Moratti: “Vou cumprimentá-lo…”
Bergamo: “Já que não é sorteio, e sim designação, para vocês mandei Gabriele, acompanhado por dois assistentes muito bons”
Moratti: “Gabriele sempre foi um bom árbitro, muito regular, nunca tive reclamações…”
Bergamo: “Um cumprimento, você verá, o encherá de alegria”
Moratti: “Agradeço, quarta-feira estarei lá embaixo se houver necessidade, vou encontrá-lo antes da partida”.

É óbvio que as conversas não deixam clara qualquer tentativa de manipular o trabalho dos árbitros, e são uma gota d’água perto do sistema Moggi.

Aliás, é forte o argumento de que era praxe de vários clubes – não apenas o que acabaram punidos em 2006 – conversar com os responsáveis pela arbitragem, nem que fosse para “se defender” do esquema vigente, que não era declarado, mas era evidente para muitos.

De qualquer maneira, a Inter nunca havia admitido a existência de tais conversas, mesmo que Bertini tenha declarado em várias oportunidades que elas aconteceram. O tom amigável não pode encobrir o fato de as ligações serem, na pior das hipóteses, inoportunas.

É inevitável questionar se a pressa em punir os envolvidos não tenha provocado uma certa precipitação ao atribuir o título de 2006 à Inter, ao contrário do que ocorreu com o scudetto de 2005, retirado da Juventus e mantido vago.

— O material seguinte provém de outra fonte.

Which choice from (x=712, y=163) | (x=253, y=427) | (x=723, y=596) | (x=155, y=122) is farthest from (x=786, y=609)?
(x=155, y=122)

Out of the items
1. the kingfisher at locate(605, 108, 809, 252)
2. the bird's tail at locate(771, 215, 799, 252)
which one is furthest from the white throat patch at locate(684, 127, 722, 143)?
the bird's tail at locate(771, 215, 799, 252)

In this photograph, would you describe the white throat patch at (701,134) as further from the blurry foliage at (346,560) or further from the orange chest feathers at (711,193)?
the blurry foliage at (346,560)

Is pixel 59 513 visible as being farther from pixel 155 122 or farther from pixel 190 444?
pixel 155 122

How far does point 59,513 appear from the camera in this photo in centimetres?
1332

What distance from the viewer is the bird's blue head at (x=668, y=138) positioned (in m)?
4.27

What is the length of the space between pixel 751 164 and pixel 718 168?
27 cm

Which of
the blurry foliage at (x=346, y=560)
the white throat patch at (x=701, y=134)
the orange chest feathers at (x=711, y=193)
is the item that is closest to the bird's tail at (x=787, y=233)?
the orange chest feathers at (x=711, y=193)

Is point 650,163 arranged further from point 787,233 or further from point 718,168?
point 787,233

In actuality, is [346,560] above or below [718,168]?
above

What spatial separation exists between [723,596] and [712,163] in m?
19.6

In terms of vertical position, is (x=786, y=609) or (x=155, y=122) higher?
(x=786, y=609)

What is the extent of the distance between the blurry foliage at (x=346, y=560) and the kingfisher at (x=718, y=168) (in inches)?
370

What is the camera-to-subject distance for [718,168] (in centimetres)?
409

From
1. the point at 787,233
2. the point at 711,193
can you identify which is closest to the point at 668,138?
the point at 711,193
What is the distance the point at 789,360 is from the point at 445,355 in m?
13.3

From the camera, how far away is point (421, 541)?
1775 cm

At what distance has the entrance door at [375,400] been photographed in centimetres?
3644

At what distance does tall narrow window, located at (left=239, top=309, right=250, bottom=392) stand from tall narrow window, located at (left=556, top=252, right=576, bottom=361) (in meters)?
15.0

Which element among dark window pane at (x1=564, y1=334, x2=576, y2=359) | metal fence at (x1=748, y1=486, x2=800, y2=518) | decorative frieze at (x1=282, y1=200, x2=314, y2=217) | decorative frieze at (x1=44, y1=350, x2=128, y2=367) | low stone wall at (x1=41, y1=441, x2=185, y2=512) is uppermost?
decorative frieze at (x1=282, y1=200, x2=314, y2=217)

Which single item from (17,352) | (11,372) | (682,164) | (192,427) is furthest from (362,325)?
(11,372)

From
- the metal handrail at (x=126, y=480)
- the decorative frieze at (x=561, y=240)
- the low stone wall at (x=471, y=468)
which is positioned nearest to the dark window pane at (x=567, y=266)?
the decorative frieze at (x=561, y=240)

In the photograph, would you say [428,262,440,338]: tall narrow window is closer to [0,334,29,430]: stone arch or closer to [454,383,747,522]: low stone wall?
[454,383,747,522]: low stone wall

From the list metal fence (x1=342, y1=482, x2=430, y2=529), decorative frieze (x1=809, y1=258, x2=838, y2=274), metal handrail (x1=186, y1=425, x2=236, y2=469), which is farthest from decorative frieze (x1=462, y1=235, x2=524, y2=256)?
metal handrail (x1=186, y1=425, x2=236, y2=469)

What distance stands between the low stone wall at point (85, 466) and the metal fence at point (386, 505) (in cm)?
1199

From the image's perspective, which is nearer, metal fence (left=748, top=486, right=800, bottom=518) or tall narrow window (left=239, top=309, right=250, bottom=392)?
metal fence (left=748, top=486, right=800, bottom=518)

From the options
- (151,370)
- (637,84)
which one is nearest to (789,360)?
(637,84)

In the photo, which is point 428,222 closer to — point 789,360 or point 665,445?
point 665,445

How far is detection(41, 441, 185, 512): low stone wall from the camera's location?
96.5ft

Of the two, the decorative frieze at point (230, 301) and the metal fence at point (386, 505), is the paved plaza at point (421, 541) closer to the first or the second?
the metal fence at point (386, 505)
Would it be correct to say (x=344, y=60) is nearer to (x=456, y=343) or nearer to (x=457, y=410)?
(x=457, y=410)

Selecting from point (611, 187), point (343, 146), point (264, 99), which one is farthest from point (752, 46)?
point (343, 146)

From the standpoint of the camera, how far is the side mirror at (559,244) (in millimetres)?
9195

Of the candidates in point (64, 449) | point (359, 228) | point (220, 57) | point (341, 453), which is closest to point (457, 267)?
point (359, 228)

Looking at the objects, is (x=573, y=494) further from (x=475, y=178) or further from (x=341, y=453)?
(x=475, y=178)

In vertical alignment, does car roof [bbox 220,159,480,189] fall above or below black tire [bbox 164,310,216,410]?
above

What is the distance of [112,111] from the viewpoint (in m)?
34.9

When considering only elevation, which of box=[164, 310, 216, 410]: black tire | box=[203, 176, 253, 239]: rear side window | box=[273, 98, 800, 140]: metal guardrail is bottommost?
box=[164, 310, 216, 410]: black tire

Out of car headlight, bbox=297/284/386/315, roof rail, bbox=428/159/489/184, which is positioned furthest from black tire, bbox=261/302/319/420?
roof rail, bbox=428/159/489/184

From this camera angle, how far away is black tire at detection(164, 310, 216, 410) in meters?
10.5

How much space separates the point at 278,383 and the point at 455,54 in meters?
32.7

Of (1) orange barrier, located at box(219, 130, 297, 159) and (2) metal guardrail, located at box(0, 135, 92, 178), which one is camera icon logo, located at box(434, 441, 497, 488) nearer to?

A polêmica é ainda maior pelo fato de Guido Rossi, nomeado comissário extraordinário da federação italiana (FIGC) em 2006, ter feito parte do conselho administrativo da Inter anteriormente.

No próximo dia 13, o tribunal de Nápoles decidirá se as transcrições das conversas antes ignoradas poderão fazer parte do processo. A ideia dos advogados de Moggi é provar a praxe das conversas entre dirigentes e o chefe de arbitragem. O ex-dirigente juventino defende a tese de que são todos inocentes – quando na verdade muito mais gente do que se pensava tem culpa no cartório.

A publicação das conversas de Moratti e Facchetti com Bergamo foram recebidas com especial curiosidade pela torcida da Juventus, que viu seu time passar pela Serie B e ainda sofre para voltar a ter uma equipe competitiva. Enquanto isso, a Inter ainda desfruta da supremacia que a desgraça dos rivais ajudou a criar.

Será possível uma reviravolta na justiça desportiva? É cedo para dizer. Só o que fica claro é que ainda há muito por debaixo dos panos.